In December, the U.S. Department of Agriculture (USDA) formalized a proposal that would limit a state’s ability to grant waivers to qualify for food stamps in areas with high unemployment. The rule would affect people between the ages of 18 and 49 who are childless and not disabled.

“We’re taking action to reform our SNAP program in order to restore the dignity of work to a sizable segment of our population and be respectful of the taxpayers who fund the program,” Agriculture Secretary Sonny Perdue said at the time. “Americans are generous people who believe it is their responsibility to help their fellow citizens when they encounter a difficult stretch. That’s the commitment behind SNAP, but, like other welfare programs, it was never intended to be a way of life.”

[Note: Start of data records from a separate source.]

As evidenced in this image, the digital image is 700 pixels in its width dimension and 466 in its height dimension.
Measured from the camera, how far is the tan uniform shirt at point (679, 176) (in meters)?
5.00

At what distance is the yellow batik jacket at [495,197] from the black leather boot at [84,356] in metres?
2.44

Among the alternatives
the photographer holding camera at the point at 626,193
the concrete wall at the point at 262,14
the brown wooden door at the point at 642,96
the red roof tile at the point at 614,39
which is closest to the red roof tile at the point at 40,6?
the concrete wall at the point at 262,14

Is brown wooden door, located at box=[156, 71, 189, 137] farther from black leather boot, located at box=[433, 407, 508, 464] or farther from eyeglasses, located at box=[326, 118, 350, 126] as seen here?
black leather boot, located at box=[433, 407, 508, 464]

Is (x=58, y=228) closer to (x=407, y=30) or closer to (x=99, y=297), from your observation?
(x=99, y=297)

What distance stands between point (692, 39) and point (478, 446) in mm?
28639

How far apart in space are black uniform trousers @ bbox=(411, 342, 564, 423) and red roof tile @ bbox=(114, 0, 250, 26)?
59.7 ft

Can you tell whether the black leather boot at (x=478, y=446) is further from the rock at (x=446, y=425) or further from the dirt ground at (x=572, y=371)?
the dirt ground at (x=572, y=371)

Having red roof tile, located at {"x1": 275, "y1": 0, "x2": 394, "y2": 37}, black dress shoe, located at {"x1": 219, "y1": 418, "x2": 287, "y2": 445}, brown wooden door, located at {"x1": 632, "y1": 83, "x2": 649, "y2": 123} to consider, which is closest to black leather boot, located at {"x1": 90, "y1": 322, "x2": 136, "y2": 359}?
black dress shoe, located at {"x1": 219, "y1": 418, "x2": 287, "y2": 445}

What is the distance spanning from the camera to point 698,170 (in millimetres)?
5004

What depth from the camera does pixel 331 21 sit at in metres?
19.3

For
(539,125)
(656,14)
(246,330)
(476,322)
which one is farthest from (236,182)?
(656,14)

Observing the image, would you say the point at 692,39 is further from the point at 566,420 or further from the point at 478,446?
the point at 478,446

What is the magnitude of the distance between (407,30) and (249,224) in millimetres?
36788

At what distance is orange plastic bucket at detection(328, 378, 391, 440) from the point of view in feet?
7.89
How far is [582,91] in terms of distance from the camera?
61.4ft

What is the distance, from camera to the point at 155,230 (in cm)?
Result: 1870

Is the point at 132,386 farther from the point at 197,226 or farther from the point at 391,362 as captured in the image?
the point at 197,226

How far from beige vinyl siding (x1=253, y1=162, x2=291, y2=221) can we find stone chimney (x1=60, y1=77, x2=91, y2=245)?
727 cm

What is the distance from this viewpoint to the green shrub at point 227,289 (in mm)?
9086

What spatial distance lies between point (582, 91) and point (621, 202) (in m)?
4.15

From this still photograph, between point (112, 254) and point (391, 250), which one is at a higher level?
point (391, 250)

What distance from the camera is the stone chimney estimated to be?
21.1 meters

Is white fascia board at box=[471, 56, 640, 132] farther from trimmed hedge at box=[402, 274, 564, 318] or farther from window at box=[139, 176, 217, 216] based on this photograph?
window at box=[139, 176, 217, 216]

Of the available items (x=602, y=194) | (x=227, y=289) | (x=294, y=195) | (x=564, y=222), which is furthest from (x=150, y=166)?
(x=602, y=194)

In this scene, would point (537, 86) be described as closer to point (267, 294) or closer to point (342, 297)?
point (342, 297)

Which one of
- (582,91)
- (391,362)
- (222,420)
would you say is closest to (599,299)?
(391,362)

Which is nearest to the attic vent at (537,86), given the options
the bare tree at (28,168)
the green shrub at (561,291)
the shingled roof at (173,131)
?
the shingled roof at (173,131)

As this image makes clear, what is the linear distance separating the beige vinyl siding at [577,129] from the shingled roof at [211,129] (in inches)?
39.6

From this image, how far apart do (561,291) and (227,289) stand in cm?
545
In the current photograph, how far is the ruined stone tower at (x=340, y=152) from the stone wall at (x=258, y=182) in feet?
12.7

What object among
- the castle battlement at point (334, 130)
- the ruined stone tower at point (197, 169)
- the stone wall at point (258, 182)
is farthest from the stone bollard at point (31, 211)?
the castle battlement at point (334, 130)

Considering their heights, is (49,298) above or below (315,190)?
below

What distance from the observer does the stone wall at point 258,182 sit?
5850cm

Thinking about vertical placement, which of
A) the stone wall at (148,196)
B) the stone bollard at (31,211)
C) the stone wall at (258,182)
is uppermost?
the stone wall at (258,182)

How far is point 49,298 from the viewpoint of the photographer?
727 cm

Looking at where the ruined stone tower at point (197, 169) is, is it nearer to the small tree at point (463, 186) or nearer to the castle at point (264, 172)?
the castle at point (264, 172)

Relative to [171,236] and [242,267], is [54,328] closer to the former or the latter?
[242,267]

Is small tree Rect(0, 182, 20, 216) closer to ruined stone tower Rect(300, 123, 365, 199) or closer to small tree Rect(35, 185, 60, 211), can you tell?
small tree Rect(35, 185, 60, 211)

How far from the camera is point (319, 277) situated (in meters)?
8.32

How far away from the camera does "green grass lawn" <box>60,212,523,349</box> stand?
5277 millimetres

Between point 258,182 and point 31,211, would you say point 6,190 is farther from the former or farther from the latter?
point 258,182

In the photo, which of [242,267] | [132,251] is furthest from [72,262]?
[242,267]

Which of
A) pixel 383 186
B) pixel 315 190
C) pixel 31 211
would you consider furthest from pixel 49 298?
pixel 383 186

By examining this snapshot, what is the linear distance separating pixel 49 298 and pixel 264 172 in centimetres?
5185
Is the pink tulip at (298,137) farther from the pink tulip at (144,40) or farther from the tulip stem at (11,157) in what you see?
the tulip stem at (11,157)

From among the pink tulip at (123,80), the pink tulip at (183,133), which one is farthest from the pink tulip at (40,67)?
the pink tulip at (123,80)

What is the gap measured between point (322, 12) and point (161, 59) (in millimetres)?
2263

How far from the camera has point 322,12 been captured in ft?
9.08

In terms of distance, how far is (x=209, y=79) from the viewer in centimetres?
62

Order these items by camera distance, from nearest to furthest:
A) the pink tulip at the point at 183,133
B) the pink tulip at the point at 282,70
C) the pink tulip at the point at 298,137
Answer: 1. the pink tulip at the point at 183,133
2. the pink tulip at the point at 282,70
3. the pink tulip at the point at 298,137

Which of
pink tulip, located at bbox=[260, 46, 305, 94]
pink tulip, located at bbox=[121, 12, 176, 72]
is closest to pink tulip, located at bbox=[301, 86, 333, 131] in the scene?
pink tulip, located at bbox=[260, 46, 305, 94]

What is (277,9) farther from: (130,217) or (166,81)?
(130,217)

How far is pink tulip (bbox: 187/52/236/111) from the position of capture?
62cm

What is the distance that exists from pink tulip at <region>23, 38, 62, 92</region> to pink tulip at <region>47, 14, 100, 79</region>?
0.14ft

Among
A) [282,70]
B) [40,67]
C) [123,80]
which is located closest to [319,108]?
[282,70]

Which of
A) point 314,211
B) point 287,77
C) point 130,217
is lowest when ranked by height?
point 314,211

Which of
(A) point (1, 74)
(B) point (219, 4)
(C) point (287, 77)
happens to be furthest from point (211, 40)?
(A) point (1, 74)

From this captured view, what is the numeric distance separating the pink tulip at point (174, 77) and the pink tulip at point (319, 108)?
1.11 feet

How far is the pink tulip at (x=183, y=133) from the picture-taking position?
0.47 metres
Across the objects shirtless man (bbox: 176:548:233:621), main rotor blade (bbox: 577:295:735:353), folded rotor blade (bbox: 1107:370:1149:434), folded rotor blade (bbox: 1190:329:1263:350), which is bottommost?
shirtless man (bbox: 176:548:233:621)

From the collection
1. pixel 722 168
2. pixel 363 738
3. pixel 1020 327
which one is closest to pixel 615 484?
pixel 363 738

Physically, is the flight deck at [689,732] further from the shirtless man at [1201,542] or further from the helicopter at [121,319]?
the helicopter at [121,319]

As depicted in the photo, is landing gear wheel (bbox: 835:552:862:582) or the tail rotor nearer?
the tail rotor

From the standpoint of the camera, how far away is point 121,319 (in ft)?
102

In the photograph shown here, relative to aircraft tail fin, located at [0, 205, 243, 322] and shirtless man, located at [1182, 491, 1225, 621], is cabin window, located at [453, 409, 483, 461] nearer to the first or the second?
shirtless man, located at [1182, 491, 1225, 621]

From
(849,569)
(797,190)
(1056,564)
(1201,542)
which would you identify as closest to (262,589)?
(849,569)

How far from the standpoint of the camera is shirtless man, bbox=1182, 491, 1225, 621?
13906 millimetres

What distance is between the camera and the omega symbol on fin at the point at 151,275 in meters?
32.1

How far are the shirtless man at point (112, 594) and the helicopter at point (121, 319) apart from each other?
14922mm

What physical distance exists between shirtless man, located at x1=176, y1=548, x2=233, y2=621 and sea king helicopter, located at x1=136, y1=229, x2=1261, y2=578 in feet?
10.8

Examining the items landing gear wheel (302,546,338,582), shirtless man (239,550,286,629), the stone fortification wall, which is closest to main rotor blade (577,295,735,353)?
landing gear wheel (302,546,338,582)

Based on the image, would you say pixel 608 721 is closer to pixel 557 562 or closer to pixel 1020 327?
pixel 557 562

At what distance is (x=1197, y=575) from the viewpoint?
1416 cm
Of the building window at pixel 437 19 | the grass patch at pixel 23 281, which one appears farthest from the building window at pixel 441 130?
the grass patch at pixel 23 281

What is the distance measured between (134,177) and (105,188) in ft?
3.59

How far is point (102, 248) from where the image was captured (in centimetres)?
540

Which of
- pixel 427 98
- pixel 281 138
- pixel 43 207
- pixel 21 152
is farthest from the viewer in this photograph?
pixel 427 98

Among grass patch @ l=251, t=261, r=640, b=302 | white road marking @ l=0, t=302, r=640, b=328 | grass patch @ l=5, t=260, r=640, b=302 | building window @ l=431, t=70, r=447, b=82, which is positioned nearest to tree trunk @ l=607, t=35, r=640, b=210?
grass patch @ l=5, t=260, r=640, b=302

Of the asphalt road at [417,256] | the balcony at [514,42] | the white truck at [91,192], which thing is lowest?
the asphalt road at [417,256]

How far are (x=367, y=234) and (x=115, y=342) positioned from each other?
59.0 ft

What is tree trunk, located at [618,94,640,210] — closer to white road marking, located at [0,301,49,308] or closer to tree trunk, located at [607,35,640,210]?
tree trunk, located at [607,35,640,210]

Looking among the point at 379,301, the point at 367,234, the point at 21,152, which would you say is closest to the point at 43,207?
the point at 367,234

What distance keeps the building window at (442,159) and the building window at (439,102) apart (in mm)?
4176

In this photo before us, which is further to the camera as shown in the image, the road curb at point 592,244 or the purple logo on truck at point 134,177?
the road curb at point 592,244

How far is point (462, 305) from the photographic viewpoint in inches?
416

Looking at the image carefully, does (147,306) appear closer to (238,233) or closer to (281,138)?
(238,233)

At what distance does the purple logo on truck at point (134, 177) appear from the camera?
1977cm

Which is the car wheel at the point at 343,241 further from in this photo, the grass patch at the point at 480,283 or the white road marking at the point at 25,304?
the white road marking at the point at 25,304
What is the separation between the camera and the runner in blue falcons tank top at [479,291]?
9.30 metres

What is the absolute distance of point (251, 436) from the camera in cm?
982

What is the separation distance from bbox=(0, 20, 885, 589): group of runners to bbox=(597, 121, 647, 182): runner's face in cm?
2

However, Howell said Sunday the USDA has been “icily silent” on the number of people who would be affected by its proposed changes to food stamp waivers. Howell noted a May 2020 estimate found “SNAP rosters have grown by over 17 percent with over 6 million new enrollees.”

This is not the first time Howell has blocked the proposal cutting waivers on food stamps. In March, the judge issued a preliminary injunction against the rule referring to the food insecurity across the country as a result of the coronavirus pandemic.

Since March, the pandemic has only gotten worse, especially since the benefits of the first coronavirus stimulus package ran out in July. According to The New York Times, almost 2 million people in the city cannot afford food currently and are forced to wait in increasingly long lines at food pantries.

The Association of American Medical Colleges reported 54 million Americans are dealing with food insecurity due to the pandemic and if things don’t change soon, the number could be larger by 2021.